ARTIKEL:
━━━━━━━━━━━━━━━━

Bald nach ihrem Umzug nach München im Jahr 1972 begann sie als Assistentin mit einigen der renommiertesten Filmeditor*innen der Zeit zusammenzuarbeiten: darunter Peter Przygodda, Inez Regnier, Beate Mainka-Jellinghaus und Jane Seitz, mit der sie 1974 an „Die Verrohung des Franz Blum“ arbeitete. Es war die erste von vielen Kollaborationen mit Reinhard Hauff, dem sie bis heute freundschaftlich verbunden ist.

Ihre erste alleinverantwortliche Montagearbeit war 1976 der Fernsehfilm „Ich heiß’ Marianne, und du …?“ für die Regisseurin Uschi Reich. Bald darauf montierte sie für Herbert Achternbusch, eine der besonders illustren Figuren der an illustren Figuren nicht eben armen Münchner Filmszene, die Spielfilme „Der Komantsche“ (1979) und „Der Neger Erwin“ (1981). Eine angenehme Zusammenarbeit, wie sie sich heute erinnert. Neben der angenehmen Person Achternbuschs war dies auch dem Umstand geschuldet, dass die beiden Filme mit ihren eher spärlich aufgelösten Szenen auch keine Wundertaten im Schneideraum verlangt hätten.

━━━━━━━━━━━━━━━━

Bildbasierte Daten zum räumlichen Denken:
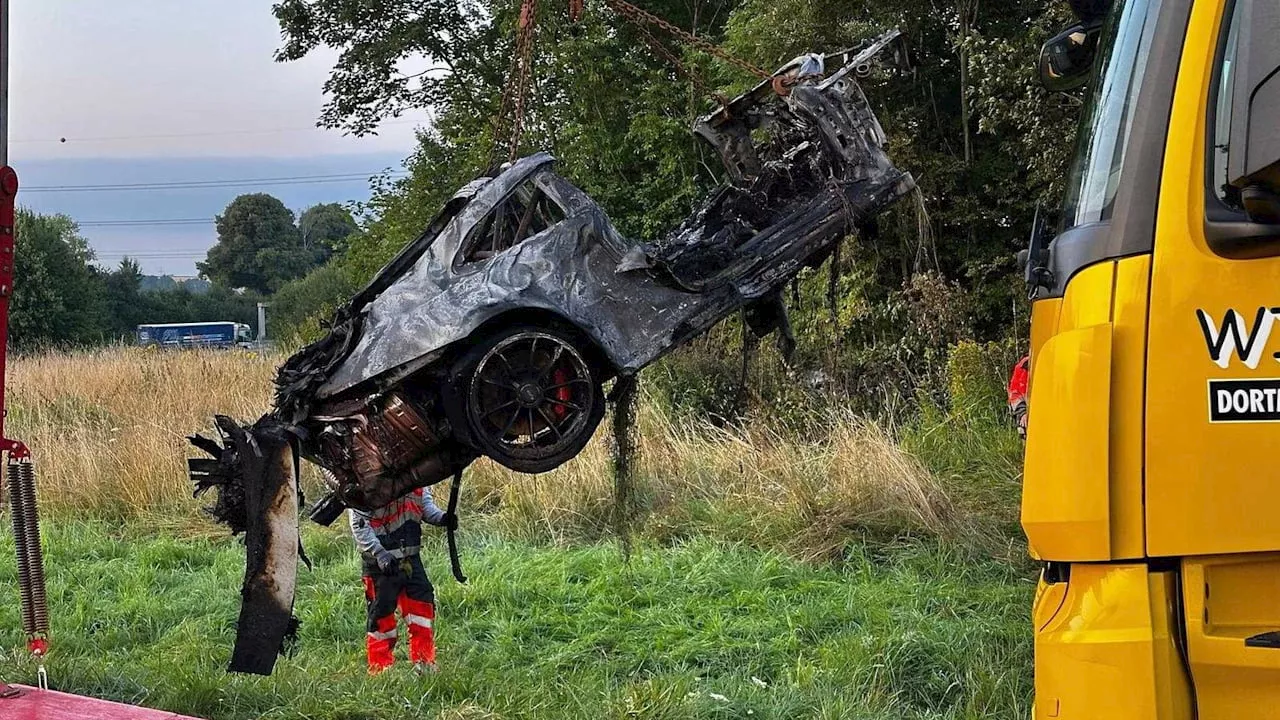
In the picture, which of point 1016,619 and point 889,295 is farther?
point 889,295

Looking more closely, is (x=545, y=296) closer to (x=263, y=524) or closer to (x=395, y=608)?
(x=263, y=524)

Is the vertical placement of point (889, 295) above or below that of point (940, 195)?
below

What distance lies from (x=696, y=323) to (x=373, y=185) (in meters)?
19.0

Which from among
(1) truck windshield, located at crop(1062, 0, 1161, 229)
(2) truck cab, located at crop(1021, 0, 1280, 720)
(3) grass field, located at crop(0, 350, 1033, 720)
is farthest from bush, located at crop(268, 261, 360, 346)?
(2) truck cab, located at crop(1021, 0, 1280, 720)

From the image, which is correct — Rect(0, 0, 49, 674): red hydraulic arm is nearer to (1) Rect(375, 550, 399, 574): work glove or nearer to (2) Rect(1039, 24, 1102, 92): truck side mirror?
(1) Rect(375, 550, 399, 574): work glove

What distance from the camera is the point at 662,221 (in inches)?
637

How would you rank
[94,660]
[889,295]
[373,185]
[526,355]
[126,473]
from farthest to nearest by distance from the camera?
[373,185]
[889,295]
[126,473]
[94,660]
[526,355]

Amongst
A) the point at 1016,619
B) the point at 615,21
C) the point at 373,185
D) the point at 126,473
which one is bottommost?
the point at 1016,619

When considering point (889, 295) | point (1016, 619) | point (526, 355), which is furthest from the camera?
point (889, 295)

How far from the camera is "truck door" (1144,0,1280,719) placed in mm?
2201

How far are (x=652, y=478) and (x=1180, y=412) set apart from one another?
22.4ft

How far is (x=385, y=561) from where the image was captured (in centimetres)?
536

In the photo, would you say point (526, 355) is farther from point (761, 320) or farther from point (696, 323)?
point (761, 320)

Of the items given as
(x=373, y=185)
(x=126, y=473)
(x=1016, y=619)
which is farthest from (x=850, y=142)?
(x=373, y=185)
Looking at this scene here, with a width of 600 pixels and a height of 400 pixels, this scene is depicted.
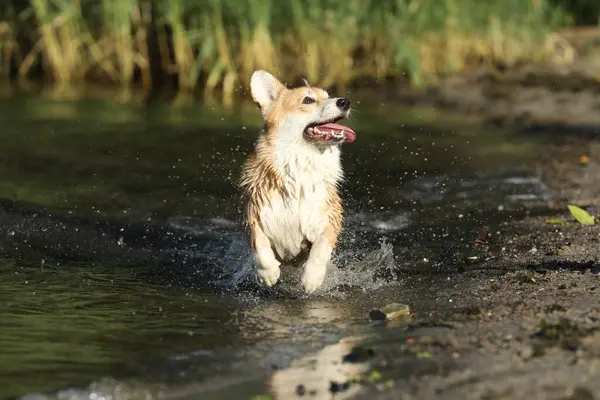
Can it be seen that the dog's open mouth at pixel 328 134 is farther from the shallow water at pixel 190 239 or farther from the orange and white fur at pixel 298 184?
the shallow water at pixel 190 239

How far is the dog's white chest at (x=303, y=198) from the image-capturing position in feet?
19.3

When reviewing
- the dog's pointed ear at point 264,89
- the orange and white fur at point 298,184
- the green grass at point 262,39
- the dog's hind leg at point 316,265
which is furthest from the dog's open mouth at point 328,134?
the green grass at point 262,39

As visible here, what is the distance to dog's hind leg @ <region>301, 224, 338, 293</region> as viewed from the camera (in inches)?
226

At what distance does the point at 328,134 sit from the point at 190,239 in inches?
83.7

━━━━━━━━━━━━━━━━

AUFGABEN:
[1] Beantworte anhand des Artikels über die Filmeditorin diese Fragen:
(a) In welchem Jahr zog sie nach München?
(b) An welchem Film arbeitete sie 1974 mit Jane Seitz?
(c) Welcher Fernsehfilm war ihre erste alleinverantwortliche Montagearbeit, und wer führte dabei Regie?
[2] Setze den Artikel über die Filmeditorin im Anschluss an seinen letzten Satz fort.
Die Einträge stammen aus einer anderen Quelle als der Artikel.

ANTWORTEN:
[1]
(a) 1972
(b) „Die Verrohung des Franz Blum“
(c) „Ich heiß’ Marianne, und du …?“ (1976), Regie: Uschi Reich

[2]
Diese Wundertaten warteten erst bei ihrem nächsten Projekt mit dem Regisseur Edgar Reitz auf sie. Aus einer künstlerischen Krise heraus hatte dieser die Idee und schließlich die Drehbücher (mit Peter Steinbach) für „Heimat – Eine deutsche Chronik“ entwickelt. Sie beschreibt die Lebenswege einiger Familien in dem fiktiven Hunsrückdorf Schabbach vom Ende des ersten Weltkriegs bis in die Jetztzeit 1982. Figuren, die zu Beginn der elfteiligen Serie noch Kinder oder nicht geboren sind, werden später erwachsene Protagonist*innen sein. Die Jahre vor, während und nach dem Nationalsozialismus sind nicht nur zeitlich zentral bei „Heimat“ und werden vielschichtig durch die zahlreichen Protagonist*innen beleuchtet.

Handorf arbeitete für das Projekt eineinhalb Jahre im Hunsrück, von Mai 1981 bis November 1982, dann ein weiteres Jahr in München. Die augenscheinliche gestalterische Besonderheit der Filme sind die oft und manchmal scheinbar willkürlich eingesetzten Wechsel zwischen Schwarzweiß- und Farbaufnahmen. Sie entstanden allerdings nicht in der Postproduktion, sondern wurden von Kameramann Gernot Roll so in 35 Millimeter gedreht. Viele schwarzweiße Nachtaufnahmen wurden jedoch farblich eingetüncht, Farbaufnahmen konnten nachträglich in Schwarzweiß umgewandelt werden.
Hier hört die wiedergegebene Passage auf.